Am 22. Januar 2015 kommt in Deutschland der Film „The Imitation Game“ in die Kinos. Er handelt von Alan Turings Zeit in Bletchley Park, wo er die Turing-Bombe entwickelte, die den Durchbruch zur Entschlüsselung der deutschen Enigma darstellte. Soweit ich sehen kann, wird Keira Knightly die einzige weibliche Hauptrolle übernehmen.

Dies entspricht allerdings, wie vorher bereits erwähnt, auch eher den historischen Begebenheiten: „Der Höhepunkt war im Januar 1945 erreicht: Im Vergleich zu 6769 Frauen, die in Bletchley Park und den dazugehörigen Außenstationen arbeiteten, waren 2225 Männer dort tätig. Nur eine Handvoll der Frauen waren echte ‚Codebreaker‘. Der Großteil der Dechiffrierung wurde durch Männer erreicht.“ (Quelle)

„Frauen hatten verschiedene Aufgaben inne: Im Y-Dienst, der die gegnerischen Codes abhörte, als Boten, die die Nachrichten weitertrugen, in der Verwaltung und als Sekretärinnen, als Bombe- und Colossus-Maschinistinnen, aber auch als Köchinnen, Putzfrauen, Wartungsarbeiterinnen und als Transport-Personal.“ (Zitat aus der sehr empfehlenswerten Zusammenstellung „The Women of Bletchley Park“.)

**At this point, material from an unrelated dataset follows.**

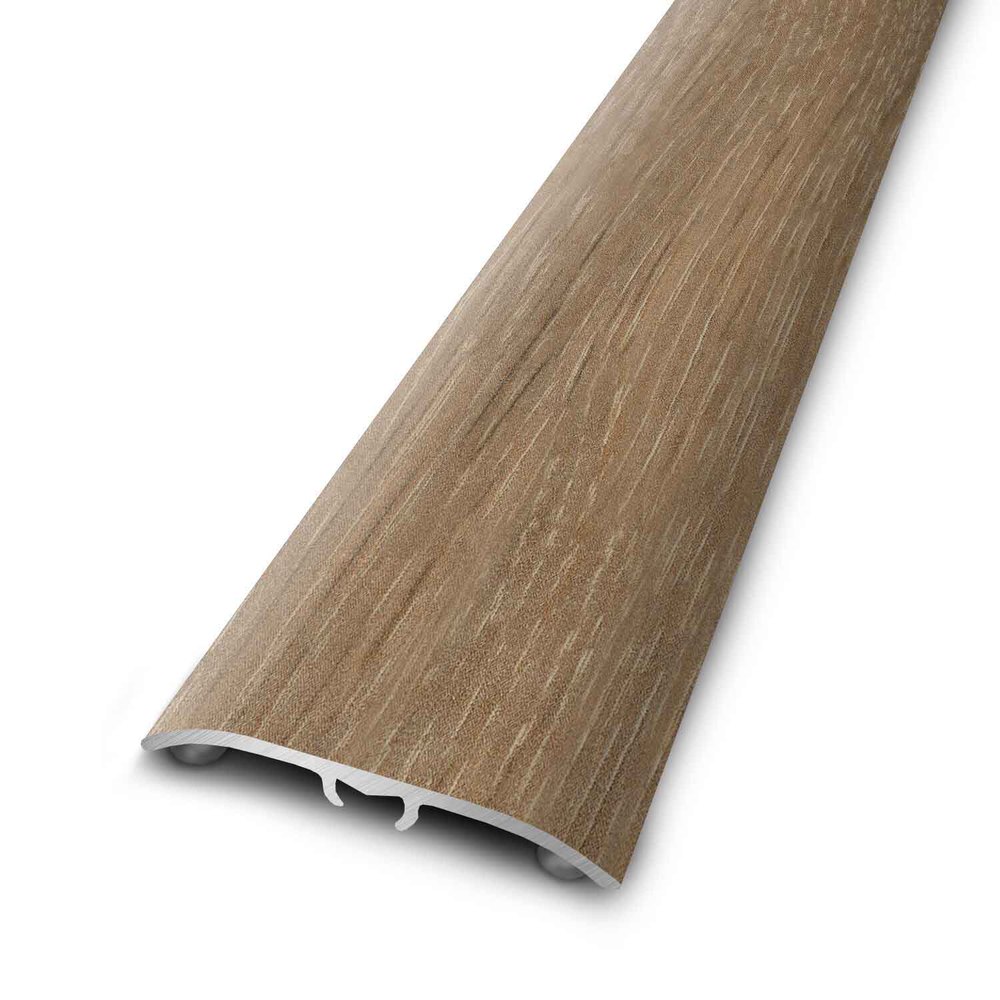 Barre de seuil multifonction Cedar Brown 93 cm x 45 mm pour parquet, sols PVC et stratifiés, aspect bois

6 Antworten zu “You couldn’t be ordinary if you tried – Eine kleine Liebeserklärung an die Frauen von The Bletchley Circle”

  1. Claire sagt:

    Yay, danke für den Tipp. Eine Frage: wenn die Serie nicht verlängert wurde – hat sie aber dennoch ein Ende? Oder einen fiesen Cliffhanger und dann gehts nicht weiter?

    • Kathi sagt:

      Gerne. :) Ja, alle Fälle sind abgeschlossen und glücklicherweise hat sie ein Ende ohne fiesen Cliffhanger. Alles andere hätte ich auch doof gefunden.

  2. Markus sagt:

    Die Serie gibt’s übrigens auch bei Netflix (zu anderen Streaming-Diensten kann ich mangels Account nichts sagen).

  3. MoneypennyCH sagt:

    Habe die Serie vor den Weihnachtsferien nur aufgrund von Deinem Artikel gekauft und wurde nicht enttäuscht! Bin jetzt auch traurig dass die Serie nicht weiter geführt wurde. Aber Dir vielen Dank für den Tipp!